International career
- 2005–2015: Estonia / 66 / (2)

= Hannaliis Jaadla =

Estonian footballer

Hannaliis Jaadla (born 12 July 1986) is an Estonian footballer who plays as a defender for English club Oxford United and for the Estonia national team. As well as playing for Tammeka Tartu and Flora Tallinn of the Naiste Meistriliiga, she previously turned out for Tottenham Hotspur in England.

==Club career==

After beginning her senior career with Tammeka Tartu, Jaadla signed for their Naiste Meistriliiga rivals Flora Tallinn in 2011. She had a brief spell with Swedish club Umeå Södra FF in 2009.

During the 2011–12 season, Estonian national team coach Keith Boanas arranged for Jaadla to join Tottenham Hotspur, coached by Karen Hills who played for Boanas at Charlton Athletic. Boanas said: "This co–operation greatly aids the development of the players and they bring new things back to Estonia that inspires other players."

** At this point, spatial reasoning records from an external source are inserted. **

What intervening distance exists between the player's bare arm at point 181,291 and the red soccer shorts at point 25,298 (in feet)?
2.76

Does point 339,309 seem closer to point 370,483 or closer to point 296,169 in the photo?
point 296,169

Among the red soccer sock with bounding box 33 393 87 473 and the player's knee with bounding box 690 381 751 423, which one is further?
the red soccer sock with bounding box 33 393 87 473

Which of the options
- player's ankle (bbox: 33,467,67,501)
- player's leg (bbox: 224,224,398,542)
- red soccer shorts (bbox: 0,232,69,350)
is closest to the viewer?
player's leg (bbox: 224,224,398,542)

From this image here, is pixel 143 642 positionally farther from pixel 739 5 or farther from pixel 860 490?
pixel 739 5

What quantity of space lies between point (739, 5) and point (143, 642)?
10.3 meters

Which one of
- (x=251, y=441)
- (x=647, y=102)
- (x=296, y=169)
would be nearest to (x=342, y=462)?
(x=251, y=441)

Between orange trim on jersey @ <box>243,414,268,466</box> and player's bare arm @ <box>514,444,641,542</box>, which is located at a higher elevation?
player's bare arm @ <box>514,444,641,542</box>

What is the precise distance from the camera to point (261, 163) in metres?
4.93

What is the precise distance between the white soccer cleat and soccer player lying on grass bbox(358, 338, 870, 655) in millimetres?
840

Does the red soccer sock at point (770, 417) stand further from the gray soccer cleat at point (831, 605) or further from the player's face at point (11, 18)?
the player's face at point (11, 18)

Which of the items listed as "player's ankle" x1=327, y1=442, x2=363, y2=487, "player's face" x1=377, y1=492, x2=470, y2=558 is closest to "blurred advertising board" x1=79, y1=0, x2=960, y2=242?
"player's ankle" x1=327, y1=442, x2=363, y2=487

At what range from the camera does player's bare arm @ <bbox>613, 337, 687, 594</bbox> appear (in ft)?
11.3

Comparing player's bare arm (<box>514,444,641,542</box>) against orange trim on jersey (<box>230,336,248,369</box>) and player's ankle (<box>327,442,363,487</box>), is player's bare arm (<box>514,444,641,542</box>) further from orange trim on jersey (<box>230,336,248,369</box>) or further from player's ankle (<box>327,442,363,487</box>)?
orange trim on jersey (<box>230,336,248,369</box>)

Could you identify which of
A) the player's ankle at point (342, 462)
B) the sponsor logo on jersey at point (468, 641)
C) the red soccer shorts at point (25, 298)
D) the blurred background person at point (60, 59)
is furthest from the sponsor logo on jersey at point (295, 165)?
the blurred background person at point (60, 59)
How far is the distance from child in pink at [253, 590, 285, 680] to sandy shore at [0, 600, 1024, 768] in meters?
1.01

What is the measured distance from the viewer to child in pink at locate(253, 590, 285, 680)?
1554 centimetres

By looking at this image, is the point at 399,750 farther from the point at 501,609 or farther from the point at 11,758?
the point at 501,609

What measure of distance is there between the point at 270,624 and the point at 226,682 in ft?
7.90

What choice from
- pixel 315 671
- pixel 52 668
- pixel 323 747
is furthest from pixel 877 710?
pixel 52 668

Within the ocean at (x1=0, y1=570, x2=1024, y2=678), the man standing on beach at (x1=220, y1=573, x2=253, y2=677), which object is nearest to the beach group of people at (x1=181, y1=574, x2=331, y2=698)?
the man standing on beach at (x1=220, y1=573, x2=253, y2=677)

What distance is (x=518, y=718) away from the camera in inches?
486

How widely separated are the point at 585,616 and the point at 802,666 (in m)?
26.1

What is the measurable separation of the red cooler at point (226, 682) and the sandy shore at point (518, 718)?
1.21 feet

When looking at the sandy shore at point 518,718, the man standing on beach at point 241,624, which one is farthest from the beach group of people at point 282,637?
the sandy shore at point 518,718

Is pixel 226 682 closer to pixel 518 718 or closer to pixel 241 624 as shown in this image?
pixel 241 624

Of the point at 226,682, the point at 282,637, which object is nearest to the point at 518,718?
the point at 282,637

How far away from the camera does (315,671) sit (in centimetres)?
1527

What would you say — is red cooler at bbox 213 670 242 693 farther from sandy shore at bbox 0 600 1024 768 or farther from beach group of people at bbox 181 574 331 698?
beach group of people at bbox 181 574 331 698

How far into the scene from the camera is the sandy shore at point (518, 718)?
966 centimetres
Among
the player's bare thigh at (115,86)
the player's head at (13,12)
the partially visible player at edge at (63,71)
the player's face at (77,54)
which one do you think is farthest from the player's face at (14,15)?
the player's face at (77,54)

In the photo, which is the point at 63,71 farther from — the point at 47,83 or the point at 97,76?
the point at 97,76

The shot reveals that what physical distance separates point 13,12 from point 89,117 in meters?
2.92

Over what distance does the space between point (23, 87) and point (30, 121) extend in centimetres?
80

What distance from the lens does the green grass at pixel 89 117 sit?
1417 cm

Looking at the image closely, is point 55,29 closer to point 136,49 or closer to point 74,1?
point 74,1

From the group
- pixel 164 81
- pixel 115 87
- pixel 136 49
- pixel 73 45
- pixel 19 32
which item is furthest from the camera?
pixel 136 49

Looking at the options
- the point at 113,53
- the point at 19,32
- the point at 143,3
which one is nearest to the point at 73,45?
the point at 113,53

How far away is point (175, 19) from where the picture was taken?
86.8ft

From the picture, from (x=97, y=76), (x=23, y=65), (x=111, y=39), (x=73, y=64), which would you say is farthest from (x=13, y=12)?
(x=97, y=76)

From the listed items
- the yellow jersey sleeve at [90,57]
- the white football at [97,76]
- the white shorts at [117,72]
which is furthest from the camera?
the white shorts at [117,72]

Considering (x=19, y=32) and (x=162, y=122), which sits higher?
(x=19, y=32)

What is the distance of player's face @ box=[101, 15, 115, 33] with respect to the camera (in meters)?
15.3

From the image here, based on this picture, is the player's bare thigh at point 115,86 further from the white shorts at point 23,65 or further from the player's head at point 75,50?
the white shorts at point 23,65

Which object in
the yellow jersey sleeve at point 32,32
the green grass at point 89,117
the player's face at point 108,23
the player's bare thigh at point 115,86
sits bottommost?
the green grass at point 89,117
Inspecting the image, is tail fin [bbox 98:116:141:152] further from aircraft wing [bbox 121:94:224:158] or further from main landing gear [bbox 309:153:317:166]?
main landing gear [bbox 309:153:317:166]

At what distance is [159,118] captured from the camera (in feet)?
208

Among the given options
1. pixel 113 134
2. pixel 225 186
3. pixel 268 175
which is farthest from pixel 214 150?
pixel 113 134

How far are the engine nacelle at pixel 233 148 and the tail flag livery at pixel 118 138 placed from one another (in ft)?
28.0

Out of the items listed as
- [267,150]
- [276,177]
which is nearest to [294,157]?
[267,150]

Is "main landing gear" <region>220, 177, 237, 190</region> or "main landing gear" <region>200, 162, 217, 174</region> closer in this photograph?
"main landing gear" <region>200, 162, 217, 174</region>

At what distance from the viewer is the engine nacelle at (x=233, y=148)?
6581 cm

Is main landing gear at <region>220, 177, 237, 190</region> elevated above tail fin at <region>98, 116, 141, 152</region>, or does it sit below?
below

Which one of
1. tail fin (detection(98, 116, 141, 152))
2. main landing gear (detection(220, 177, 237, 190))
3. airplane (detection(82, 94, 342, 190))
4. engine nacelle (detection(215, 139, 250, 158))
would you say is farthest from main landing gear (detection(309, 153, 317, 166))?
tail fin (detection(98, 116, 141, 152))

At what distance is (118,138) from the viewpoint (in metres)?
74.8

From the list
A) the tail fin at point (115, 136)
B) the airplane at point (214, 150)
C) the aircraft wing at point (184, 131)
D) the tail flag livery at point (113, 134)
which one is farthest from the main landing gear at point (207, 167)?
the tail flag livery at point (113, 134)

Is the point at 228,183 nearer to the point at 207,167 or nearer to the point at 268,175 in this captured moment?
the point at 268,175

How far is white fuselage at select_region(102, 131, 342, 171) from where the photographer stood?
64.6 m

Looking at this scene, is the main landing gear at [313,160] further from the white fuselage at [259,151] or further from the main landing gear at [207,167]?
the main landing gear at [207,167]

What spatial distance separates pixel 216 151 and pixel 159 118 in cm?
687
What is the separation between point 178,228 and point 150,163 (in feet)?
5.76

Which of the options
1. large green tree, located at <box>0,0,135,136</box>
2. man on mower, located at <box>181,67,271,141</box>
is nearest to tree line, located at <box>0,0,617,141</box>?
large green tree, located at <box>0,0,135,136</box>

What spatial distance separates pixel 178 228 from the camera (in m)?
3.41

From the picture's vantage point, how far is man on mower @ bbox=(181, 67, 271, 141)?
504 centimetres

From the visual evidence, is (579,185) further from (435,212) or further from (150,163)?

She played with the St Antony's/Nuffield/Wolfson/St Cross Foxes and won the Oxford University Football Association Women's Cuppers Tournament in 2015. In March 2015 Jaadla was signed by English FA WSL 2 club Oxford United.

==International career==

She is a member of the Estonia women's national football team.

==Personal life==
In addition to her football career, Jaadla is a historian and academic. Her research has focused on infant mortality in 19th century Tartu.